“The Juno of our groves”
—“Trees of use and ornament” —
Commemorating Lewis and Clark
In 2003, surveyors placed a monument on the lawn northwest of the house to commemorate the bicentennial of the Lewis and Clark expedition. The brass survey disk bears the design of Jefferson's Indian Peace Medal. Lewis and Clark gave the medal, symbolizing "Peace and Friendship," to tribal leaders that they met on their journey. It depicts a Native American hand (left) clasping a hand representing the U.S. government (right). The central triangle contains a point for determining the monument's exact location. Nationally, disks like this one have been placed at sites associated with the expedition.
"The Juno of our groves"
Likening the "Tulip Poplar to the queen or the Roman gods, Thomas Jefferson described this species of tree as "the Juno of our groves." Native to Virginia, Tulip Poplars are the tallest trees of the eastern forest, reaching 50-150 feet in height. Jefferson used them in his grounds at Poplar Forest and Monticello and recommended them to other gardeners in America and Europe.
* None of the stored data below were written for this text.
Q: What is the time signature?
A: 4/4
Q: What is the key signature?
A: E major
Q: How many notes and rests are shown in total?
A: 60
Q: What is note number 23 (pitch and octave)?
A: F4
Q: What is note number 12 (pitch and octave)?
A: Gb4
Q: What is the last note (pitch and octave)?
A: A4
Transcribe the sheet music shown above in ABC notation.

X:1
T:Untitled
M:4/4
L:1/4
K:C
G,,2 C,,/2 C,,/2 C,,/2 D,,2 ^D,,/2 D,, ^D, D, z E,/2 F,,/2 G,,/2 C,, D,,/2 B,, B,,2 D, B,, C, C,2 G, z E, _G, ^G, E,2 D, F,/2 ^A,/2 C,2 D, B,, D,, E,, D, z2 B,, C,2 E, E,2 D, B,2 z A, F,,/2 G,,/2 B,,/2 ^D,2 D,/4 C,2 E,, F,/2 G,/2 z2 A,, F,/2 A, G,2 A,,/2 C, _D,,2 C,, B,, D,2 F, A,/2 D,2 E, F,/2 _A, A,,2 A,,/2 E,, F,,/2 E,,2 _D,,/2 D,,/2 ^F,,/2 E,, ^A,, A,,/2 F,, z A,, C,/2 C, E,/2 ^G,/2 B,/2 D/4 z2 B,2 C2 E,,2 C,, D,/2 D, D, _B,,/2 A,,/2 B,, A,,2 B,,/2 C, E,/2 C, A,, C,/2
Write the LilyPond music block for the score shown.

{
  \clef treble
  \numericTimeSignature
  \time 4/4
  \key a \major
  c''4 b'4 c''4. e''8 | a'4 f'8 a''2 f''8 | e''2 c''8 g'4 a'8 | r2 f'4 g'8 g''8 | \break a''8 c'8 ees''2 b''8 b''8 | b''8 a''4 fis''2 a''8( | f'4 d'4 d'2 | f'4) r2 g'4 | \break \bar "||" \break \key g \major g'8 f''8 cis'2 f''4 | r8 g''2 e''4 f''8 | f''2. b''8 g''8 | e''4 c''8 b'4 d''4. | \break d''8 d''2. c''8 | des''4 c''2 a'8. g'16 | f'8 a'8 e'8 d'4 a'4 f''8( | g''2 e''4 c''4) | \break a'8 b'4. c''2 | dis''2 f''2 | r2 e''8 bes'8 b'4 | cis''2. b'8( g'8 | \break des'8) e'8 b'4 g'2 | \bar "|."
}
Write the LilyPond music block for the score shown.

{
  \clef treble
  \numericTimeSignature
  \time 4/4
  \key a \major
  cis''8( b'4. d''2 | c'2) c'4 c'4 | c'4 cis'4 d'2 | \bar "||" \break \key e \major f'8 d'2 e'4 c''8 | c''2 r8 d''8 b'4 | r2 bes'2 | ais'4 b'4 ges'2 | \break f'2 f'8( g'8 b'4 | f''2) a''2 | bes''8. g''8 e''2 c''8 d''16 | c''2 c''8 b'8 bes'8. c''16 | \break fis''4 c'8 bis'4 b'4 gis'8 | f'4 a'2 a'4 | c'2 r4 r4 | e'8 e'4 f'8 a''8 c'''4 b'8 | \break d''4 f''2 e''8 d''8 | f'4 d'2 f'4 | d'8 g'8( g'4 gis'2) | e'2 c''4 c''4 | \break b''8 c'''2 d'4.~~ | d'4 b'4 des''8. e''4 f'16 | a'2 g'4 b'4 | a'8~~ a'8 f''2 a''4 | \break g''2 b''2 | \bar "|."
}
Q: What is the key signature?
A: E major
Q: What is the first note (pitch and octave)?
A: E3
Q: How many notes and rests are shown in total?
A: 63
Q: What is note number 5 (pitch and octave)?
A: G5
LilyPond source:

The Tulip Poplars on the north lawn are the last survivors of a larger grove that grew here before Jefferson designed his retreat. Tree ring counts of two felled Tulip Poplars that were, until recently, part of the grove date them to the second half of the 18th century.
Jefferson later incorporated these trees into his design, where they formed a naturalistic grove.
"Trees of use and ornament"
In 1813, Jefferson reported that he was improving the property by "planting trees of use and ornament." These improvements included both native trees and more exotic imports from the South Pacific and Europe.
In the winter of 1812-1813, gardeners planted more than 300 trees individually, in rows and in clumps within the 61-acre enclosure that surrounded the house.